Someone in the MSM please send it up.

Joe Scarborough.

Here's the view from Philly:




Their nomination process is orderly; they generally gravitate to a front-runner, someone who tried and failed before (Ronald Reagan in 1980, George Bush senior in 1988, Bob Dole in 1996, John McCain in 2008), or someone with stellar insider connections (George W. Bush in 2000). Not this time. Romney is usually on top, drawing roughly 20 percent of the likely Republican primary voters - the worst posting for a Republican front-runner since Gallup began tracking the party contest in 1952. And when Republican voters were asked in mid-April, by the New York Times-CBS News pollsters, to cite the candidate they were most enthusiastic about, 57 percent couldn't name anybody.

The void is so huge that even Rudy "9/11" Giuliani said Tuesday that he's keeping "the door open" for a presidential bid. Yeah, he's exactly what the restive Republicans are looking for. The first time he ran, in 2008, he spent $60 million and won exactly one delegate, which strikes me as the polar opposite of fiscal conservatism.

So why the void? For starters, it's no easy task to confront an incumbent who figures to raise and spend $1 billion. Second, many of the likely '12 aspirants are having trouble raising sufficient early money, because donors are holding back.

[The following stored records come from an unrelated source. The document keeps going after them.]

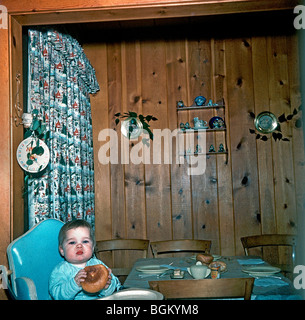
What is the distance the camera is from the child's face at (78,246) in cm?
174

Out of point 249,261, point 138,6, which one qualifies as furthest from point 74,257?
point 138,6

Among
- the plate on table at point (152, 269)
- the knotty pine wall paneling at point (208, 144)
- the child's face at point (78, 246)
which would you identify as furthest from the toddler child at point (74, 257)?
the knotty pine wall paneling at point (208, 144)

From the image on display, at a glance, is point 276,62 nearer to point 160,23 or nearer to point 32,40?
point 160,23

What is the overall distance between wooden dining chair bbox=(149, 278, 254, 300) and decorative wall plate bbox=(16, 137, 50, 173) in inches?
42.9

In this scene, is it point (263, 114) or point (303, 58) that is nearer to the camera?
point (303, 58)

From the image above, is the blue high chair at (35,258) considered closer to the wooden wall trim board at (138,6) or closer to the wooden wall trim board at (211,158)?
the wooden wall trim board at (138,6)

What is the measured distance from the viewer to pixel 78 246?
1.74 m

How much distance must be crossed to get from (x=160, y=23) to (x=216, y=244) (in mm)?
2161

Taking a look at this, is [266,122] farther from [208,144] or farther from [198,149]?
[198,149]

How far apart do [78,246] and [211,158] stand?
201 centimetres

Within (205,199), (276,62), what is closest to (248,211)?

And they're reluctant for the same reason that the Republican base is ill-disposed: The '12 hopefuls have more baggage than an airport carousel at Christmas.

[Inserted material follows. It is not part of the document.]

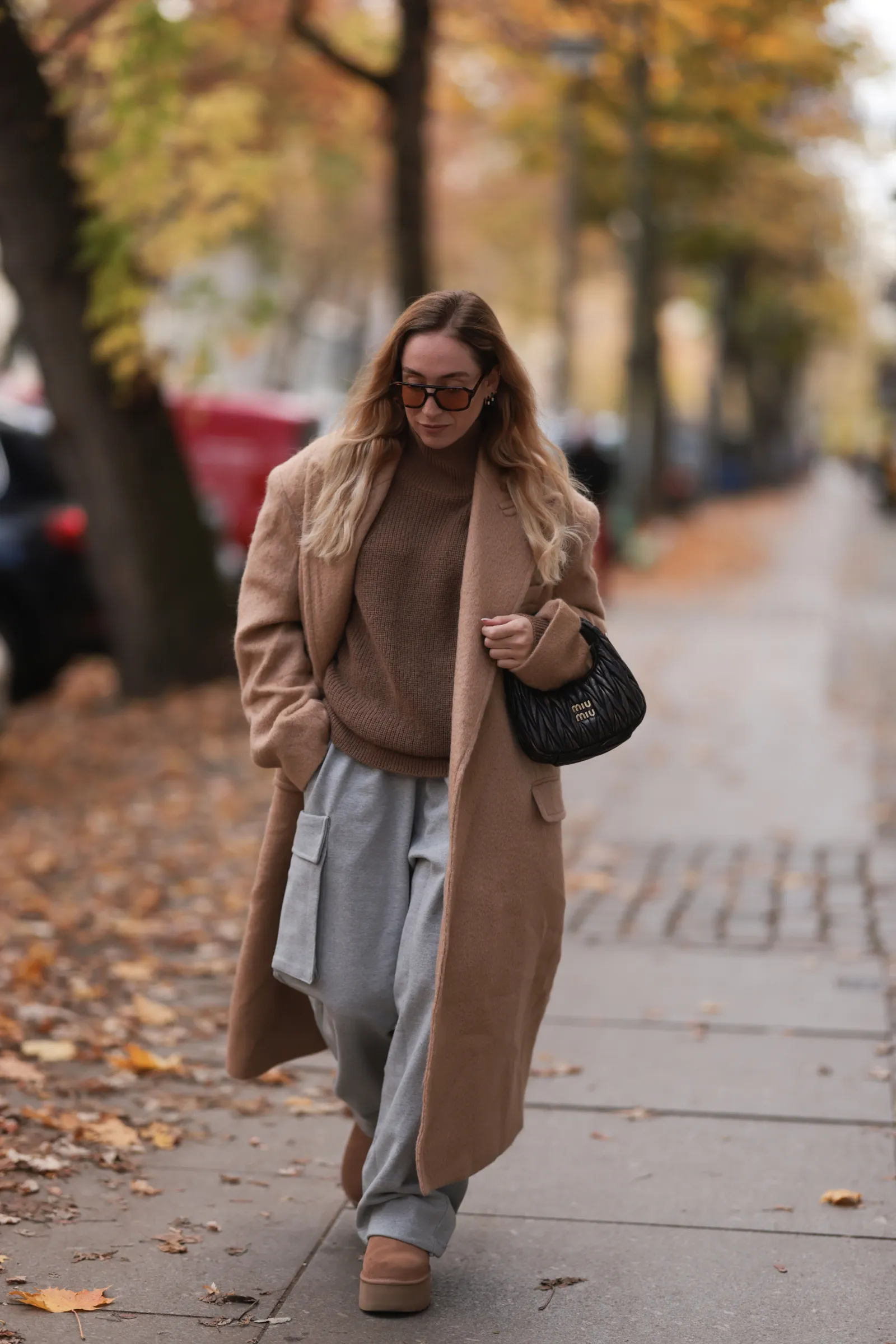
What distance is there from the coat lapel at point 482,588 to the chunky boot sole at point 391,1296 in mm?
985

Romney is a human weathervane who's still trying to deny his moderate gubernatorial record in order to pander rightward. Pawlenty is going the same route, having renounced his belief in man-made global warming. Huckabee ticks off the party's antitax zealots because as a governor he raised taxes. Huntsman, who will soon step down as U.S. ambassador to China, is tainted because he (gasp) worked for Barack Obama. Gingrich and Bachmann are fun on the stump, but the only way either of them will get to the White House is with a visitor's pass.

And Trump? He seems like a passing spring squall. Conservatives who love his birther bilge will sour on him once they learn about his liberal past, notably this line from one of his books: "We must have universal health care."